My New Article on “Represents and Warrants”

My article Eliminating the Phrase Represents and Warrants from Contracts is now available. It’s in the latest issue of Transactions: The Tennessee Journal of Business Law. Go here for a PDF.

This article shows that it’s pointless and confusing to use represents or warrants in a contract to introduce statements of fact. It recommends that instead you use states to introduce statements of fact, and that if you want to exclude particular remedies or make sure that they’re available, do so explicitly instead of relying on inscrutable code. It first considers how drafters use represents and warrants in the United States, explanations offered for their significance, and how those explanations fall short. It then does the same for use of represents and warrants in England. It then offers an alternative explanation for prevalence of the phrase represents and warrants and recommends alternative ways to address issues ostensibly underlying use of represents and warrants. It then considers use of warrants in the context of sale of goods. It closes by considering some broader implications.

+ + + + + + +

• _Set tasks_
**1.** Copy out the entries word for word, starting at the first entry and ending at the line that contains "[304, 495, 342, 536]", with both of those lines included.
**2.** Continue the post announcing the article on "represents and warrants" from the point where it stops.

[Excerpts from a detection dataset]
+ + + + + + +

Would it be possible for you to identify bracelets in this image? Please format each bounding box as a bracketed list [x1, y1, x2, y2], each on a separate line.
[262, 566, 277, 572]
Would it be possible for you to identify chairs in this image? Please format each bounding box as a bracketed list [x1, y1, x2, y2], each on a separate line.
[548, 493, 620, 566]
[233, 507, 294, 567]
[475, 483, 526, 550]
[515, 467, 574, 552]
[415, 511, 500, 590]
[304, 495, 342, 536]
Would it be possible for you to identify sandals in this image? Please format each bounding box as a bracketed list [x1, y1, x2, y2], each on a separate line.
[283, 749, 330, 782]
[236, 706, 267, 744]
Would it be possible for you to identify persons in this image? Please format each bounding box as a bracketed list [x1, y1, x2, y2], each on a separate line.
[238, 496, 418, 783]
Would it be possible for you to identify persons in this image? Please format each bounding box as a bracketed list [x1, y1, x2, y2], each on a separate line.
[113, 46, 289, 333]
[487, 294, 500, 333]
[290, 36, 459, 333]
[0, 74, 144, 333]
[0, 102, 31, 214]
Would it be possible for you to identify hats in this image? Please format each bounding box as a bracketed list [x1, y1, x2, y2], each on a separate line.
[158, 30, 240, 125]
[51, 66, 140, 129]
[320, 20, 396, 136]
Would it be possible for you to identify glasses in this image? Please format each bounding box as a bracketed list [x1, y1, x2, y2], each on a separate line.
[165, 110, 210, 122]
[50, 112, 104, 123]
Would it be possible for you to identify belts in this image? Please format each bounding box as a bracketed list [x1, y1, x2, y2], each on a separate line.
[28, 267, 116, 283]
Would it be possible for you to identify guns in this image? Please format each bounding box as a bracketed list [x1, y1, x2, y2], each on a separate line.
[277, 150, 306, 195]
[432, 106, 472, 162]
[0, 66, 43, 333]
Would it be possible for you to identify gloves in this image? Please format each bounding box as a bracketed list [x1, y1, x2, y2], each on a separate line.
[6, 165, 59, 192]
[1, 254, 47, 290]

+ + + + + + +

• _Responses_
**1.**
Would it be possible for you to identify bracelets in this image? Please format each bounding box as a bracketed list [x1, y1, x2, y2], each on a separate line.
[262, 566, 277, 572]
Would it be possible for you to identify chairs in this image? Please format each bounding box as a bracketed list [x1, y1, x2, y2], each on a separate line.
[548, 493, 620, 566]
[233, 507, 294, 567]
[475, 483, 526, 550]
[515, 467, 574, 552]
[415, 511, 500, 590]
[304, 495, 342, 536]

**2.**
This article presents at its starkest the disparity between traditional contract language and what I think makes sense. Some other topics can be a bit subtle (for example, use and abuse of shall), so the full extent of the disparity might not be readily apparent. And still other topics involve issues that feature in contracts only sporadically (for example, efforts provisions), so you can avoid focusing on the disparity. By contrast, represents and warrants has somehow become the label for an essential component of most contracts, so the implications of my take are more in-your-face. Warning: some brains might implode.

In this article I do my best to be methodical, comprehensive, and analytical. I leave it to others to determine what level of scholarship that, um, represents, but I can tell you that rigorous microscale analysis of contract language is exceedingly rare. That void plays a part in the dysfunction of traditional contract language. I also tried to make this article readable. I hope I succeeded.

This article looks at usage in both the United States and England because nowadays I try to consider the international implications of usages I study.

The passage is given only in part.